The apostle John was fixated on the physical reality of Jesus–on the fact that in Jesus, God became a man. In becoming a man, He loved John and became John’s closest friend, and John never forgot the friendship.
In 1 John 1:1-4, the apostle is giddy to be remembering Jesus. He repeatedly emphasizes the sight, sound, and feel of being with the Messiah (“heard… seen… looked upon… touched”), and how the physical reality of Jesus is related to John’s fellowship with God and with the people reading the letter (which includes you and me):
“That which was from the beginning, which we have heard, which we have seen with our eyes, which we have looked upon and have touched…the life was made manifest, and we… proclaim to you the eternal life, which was with the Father… so that you too may have fellowship with us; and indeed our fellowship is with the Father and with his Son… And we are writing these things so that our joy may be complete.” -1 John 1:1-4 (ESV)
The reality of God in a physical body fascinated John for his entire life. In the verses above there are echos of the opening words of John’s gospel–Jesus was with God in the beginning; Jesus is life; and Jesus is the manifestation of God’s Word in physical form.

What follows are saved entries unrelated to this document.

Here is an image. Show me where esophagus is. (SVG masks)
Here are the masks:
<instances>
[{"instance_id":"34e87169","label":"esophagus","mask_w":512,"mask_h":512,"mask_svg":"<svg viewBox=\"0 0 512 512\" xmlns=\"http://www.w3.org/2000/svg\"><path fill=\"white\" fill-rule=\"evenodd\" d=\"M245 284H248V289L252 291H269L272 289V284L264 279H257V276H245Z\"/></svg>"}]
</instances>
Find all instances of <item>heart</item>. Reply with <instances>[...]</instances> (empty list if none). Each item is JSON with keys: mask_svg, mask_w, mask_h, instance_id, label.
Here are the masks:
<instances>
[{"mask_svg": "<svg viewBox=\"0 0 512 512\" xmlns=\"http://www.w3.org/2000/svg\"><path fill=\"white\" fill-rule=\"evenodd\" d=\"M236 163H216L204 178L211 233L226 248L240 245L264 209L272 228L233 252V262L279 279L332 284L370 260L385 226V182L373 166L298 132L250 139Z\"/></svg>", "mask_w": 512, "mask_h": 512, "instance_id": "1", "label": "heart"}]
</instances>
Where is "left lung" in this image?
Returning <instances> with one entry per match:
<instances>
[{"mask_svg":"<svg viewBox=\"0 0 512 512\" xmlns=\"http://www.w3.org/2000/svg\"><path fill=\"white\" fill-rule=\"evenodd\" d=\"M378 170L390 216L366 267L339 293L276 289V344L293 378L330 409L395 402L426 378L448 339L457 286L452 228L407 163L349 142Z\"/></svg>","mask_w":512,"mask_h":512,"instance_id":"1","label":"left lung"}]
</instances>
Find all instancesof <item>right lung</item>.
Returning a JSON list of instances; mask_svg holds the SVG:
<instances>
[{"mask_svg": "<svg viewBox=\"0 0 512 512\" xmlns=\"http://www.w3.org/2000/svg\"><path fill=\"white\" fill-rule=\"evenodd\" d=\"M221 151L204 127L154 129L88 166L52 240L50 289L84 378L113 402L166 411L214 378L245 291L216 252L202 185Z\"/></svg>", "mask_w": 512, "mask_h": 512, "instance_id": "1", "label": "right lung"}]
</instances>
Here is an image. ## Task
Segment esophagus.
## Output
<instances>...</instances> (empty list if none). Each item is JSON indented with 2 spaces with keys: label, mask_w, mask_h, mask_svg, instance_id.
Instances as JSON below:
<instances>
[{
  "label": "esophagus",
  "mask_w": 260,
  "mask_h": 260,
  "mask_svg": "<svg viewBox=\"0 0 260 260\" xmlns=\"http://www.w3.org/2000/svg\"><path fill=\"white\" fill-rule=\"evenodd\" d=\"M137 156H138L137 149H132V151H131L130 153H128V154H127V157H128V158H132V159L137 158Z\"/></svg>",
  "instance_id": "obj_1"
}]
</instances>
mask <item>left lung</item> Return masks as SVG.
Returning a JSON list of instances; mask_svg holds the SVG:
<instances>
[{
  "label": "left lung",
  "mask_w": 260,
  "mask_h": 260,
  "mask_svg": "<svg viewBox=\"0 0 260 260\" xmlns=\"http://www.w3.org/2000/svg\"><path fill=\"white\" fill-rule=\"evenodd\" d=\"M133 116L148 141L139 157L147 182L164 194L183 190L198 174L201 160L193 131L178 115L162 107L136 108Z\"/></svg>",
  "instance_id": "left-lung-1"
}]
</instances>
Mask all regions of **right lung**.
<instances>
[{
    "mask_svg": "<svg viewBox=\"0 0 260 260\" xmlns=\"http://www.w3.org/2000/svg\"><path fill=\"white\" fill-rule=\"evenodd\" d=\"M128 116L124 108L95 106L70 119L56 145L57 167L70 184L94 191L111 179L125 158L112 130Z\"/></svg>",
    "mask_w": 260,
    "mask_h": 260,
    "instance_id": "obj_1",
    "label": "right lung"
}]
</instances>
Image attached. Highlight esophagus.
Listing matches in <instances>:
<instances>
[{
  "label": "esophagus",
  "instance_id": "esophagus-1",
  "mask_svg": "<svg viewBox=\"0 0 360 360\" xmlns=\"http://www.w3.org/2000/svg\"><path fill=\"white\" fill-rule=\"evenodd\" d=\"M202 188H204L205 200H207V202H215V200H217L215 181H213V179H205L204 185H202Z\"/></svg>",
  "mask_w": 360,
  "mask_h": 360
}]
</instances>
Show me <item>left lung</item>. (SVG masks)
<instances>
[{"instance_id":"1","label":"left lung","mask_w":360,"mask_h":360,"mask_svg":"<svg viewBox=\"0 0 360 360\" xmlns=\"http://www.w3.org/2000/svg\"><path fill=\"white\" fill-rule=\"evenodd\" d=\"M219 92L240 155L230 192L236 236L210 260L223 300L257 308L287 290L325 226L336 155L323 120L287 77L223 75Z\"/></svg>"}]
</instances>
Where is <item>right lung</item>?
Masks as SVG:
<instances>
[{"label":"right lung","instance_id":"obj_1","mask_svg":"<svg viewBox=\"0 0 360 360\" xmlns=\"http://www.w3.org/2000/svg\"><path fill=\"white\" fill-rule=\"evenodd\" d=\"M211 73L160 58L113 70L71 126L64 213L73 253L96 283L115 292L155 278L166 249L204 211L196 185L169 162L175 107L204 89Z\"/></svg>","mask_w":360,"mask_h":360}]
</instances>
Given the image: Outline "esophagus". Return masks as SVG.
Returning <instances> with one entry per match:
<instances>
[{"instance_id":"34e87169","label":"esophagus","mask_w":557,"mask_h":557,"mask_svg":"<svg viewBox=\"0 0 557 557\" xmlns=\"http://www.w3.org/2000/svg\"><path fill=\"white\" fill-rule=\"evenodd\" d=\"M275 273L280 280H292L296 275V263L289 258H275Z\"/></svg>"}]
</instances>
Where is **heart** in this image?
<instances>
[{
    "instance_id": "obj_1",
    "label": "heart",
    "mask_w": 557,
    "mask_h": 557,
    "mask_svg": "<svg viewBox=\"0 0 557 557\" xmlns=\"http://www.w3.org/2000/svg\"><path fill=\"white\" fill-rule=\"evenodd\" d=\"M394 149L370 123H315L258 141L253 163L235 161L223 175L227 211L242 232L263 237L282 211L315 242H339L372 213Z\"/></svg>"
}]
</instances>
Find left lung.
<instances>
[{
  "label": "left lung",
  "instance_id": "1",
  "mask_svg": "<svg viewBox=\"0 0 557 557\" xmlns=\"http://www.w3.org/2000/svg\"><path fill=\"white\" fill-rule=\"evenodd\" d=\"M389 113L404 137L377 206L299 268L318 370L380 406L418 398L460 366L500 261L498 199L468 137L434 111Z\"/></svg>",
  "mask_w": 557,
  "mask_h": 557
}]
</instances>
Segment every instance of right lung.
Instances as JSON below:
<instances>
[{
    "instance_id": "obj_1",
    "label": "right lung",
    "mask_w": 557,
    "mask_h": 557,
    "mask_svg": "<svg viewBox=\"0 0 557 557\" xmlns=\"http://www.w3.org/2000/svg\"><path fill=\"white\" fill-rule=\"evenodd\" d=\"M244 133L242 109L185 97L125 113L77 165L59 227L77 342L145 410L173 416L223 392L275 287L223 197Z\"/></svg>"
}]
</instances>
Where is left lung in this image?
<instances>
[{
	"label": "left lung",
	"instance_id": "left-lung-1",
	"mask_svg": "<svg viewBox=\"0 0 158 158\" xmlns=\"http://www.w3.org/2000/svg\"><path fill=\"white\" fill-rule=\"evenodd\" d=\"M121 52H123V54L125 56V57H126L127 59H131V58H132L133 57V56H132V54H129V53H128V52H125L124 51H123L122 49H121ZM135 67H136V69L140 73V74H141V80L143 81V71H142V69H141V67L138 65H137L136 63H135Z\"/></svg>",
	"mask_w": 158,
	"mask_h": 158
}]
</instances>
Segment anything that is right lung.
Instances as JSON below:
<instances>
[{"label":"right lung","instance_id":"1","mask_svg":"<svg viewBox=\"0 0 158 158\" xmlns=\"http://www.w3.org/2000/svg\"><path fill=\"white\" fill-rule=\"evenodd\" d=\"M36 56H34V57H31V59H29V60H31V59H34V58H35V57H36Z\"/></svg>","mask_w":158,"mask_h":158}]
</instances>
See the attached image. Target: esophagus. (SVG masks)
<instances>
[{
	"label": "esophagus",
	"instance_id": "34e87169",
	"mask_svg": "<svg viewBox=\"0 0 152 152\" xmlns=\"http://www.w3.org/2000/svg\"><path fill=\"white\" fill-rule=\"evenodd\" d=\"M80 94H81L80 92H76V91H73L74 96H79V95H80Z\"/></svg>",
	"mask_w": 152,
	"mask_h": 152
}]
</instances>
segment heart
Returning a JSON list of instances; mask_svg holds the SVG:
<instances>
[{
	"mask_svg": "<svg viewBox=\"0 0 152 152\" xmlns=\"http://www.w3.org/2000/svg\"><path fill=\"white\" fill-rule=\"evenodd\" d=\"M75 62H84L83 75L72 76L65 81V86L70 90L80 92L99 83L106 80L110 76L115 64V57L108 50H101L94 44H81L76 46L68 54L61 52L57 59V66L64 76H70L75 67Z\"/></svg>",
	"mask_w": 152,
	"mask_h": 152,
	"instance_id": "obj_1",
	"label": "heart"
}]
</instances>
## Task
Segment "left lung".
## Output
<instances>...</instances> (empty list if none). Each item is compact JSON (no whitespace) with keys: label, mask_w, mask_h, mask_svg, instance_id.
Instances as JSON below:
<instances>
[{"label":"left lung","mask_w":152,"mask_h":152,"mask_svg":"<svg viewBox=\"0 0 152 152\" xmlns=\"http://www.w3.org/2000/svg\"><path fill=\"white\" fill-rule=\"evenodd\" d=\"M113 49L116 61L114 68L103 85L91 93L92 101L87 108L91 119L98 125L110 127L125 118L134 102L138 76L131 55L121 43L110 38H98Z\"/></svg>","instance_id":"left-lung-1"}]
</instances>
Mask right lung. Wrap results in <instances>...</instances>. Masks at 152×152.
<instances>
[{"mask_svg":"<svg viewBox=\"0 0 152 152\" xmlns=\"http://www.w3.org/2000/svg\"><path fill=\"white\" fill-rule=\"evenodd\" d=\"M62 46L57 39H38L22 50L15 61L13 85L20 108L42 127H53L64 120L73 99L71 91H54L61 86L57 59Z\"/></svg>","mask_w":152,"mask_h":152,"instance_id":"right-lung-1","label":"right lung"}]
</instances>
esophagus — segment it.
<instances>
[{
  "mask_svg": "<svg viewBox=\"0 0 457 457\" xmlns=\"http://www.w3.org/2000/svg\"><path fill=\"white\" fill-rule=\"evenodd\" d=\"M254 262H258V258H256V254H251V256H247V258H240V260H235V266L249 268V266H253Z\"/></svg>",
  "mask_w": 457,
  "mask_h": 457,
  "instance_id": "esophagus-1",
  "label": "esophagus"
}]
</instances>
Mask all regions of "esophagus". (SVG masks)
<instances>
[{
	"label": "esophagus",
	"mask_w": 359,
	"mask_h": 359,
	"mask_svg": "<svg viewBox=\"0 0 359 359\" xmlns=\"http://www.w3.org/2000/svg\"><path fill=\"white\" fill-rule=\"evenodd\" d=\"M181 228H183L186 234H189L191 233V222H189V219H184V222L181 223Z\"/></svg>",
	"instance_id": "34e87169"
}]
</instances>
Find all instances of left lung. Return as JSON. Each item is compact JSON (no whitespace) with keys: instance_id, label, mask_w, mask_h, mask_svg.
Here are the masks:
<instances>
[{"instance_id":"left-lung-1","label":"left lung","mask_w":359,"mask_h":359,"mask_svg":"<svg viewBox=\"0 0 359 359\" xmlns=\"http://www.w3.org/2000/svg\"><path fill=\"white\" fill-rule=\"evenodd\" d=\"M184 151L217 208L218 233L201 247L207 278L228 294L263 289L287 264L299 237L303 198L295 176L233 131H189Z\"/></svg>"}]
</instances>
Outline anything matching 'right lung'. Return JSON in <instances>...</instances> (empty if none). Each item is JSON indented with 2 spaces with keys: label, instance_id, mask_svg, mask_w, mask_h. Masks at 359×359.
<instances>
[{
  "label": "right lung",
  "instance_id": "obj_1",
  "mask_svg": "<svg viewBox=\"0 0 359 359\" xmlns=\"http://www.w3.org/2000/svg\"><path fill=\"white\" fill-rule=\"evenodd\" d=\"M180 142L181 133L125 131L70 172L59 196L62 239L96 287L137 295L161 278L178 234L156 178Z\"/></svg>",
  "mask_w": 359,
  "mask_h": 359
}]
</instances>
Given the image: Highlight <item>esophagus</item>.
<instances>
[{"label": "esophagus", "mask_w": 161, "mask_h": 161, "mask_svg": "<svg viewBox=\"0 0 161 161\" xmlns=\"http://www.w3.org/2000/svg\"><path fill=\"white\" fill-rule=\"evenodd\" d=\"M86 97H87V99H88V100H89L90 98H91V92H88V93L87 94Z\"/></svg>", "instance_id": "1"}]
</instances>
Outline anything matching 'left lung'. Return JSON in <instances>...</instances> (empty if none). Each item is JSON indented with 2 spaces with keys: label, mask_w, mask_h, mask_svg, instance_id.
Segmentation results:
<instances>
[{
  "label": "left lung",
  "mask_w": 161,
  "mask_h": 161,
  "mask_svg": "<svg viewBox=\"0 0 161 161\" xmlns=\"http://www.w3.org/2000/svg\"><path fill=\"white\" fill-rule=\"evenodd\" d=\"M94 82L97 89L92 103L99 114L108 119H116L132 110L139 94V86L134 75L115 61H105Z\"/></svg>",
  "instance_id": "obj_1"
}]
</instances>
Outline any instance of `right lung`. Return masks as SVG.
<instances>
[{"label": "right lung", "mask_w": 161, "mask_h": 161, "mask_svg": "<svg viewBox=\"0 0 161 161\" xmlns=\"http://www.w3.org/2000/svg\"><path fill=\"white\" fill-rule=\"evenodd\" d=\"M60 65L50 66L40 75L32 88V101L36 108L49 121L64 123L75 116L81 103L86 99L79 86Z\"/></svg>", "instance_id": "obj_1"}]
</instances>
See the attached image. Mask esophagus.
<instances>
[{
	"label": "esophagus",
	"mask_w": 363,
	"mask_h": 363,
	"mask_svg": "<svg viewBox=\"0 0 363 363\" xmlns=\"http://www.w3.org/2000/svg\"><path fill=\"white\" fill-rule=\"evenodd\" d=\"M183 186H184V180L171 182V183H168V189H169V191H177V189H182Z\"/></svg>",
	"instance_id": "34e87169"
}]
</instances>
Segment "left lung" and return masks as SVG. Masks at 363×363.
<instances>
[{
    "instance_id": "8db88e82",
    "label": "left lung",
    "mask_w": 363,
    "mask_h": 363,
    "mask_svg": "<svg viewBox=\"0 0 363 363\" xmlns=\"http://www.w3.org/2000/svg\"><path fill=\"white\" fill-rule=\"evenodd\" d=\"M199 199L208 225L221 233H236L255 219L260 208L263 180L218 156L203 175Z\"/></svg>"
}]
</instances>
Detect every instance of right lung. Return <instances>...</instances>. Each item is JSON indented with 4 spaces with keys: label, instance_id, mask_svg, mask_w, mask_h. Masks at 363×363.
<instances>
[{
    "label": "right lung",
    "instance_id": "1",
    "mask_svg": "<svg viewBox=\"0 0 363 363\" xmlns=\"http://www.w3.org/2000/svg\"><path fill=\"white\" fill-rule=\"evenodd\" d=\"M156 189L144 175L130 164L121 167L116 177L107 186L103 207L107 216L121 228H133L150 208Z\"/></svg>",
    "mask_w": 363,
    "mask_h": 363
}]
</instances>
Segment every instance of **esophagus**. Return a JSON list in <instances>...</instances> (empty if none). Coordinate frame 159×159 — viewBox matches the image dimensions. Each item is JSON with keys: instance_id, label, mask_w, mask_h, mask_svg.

When Peter and John were defending themselves in the temple in Jerusalem, the reason they gave for talking about Jesus was, “for we cannot but speak of what we have seen and heard.” (Acts 4:20). Having seen Jesus was irrefutable evidence of Jesus’ reality as God, and John implies this in the verses above and in John 19:35. Referring to himself, John says, “He who saw it has born witness–his testimony is true, and he knows that he is telling the truth, that you also may believe.” Peter was also captivated by his physical experience of Jesus, as he mentions in 2 Peter 1:16 (“but we were eyewitnesses.”)
Perhaps Peter and John learned their fascination with Jesus’ physicality from Jesus Himself, who emphasized this to the disciples in the upper room in Luke 24:39-43 (“see my hands and my feet”) and famously to doubting Thomas in John 20:27 (“put out your hand, and place it in my side”).
But in 1 John 1:1-4, the apostle also refers to Jesus briefly as “the word of life–the life was made manifest.” Jesus himself also said that He was “the life,” and the reality of Jesus’ physical existence makes His life exuberant and powerful, powerful enough to light a fire under John, and powerful enough to unite distant Christians in fellowship with each other and with the Father.
And the power of Jesus to catalyze fellowship is why John is writing. As he says in verse 3, “that which we have seen and heard we proclaim also to you, so that you too may have fellowship with us; and indeed our fellowship is with the Father and with his Son.” In the friendship of Jesus and His disciples, the love of God began to spill over into humans, so that if we come to know Jesus, we also can have fellowship with the Father. And through fellowship with the Father, we have better fellowship with other believers.
This is why John was “writing these things so that our joy may be complete.” John already had fellowship with Jesus–it had changed and motivated the entire course of his existence. But his joy was completed when he shared this fellowship with other people, when he could participate in the work of Christ on this earth.
Jesus had spent time with John, and John shared these experiences with other people. These people told other people, who told other people. The cycle continued over millennia, while the Spirit worked in the lives and minds of generation after generation of believers, until eventually somebody told me, and now I am telling you.
I’m writing this post for the same reason John wrote His letter. Jesus is real, and He has lit my life on fire. When I meet other believers, or when I pray, or when I read Scripture, the energy is electric. The Spirit is at work in me, and He is at work in all believers.
“That which we have seen and heard we proclaim also to you, so that you too may have fellowship with us; and indeed our fellowship is with the Father and with his Son.”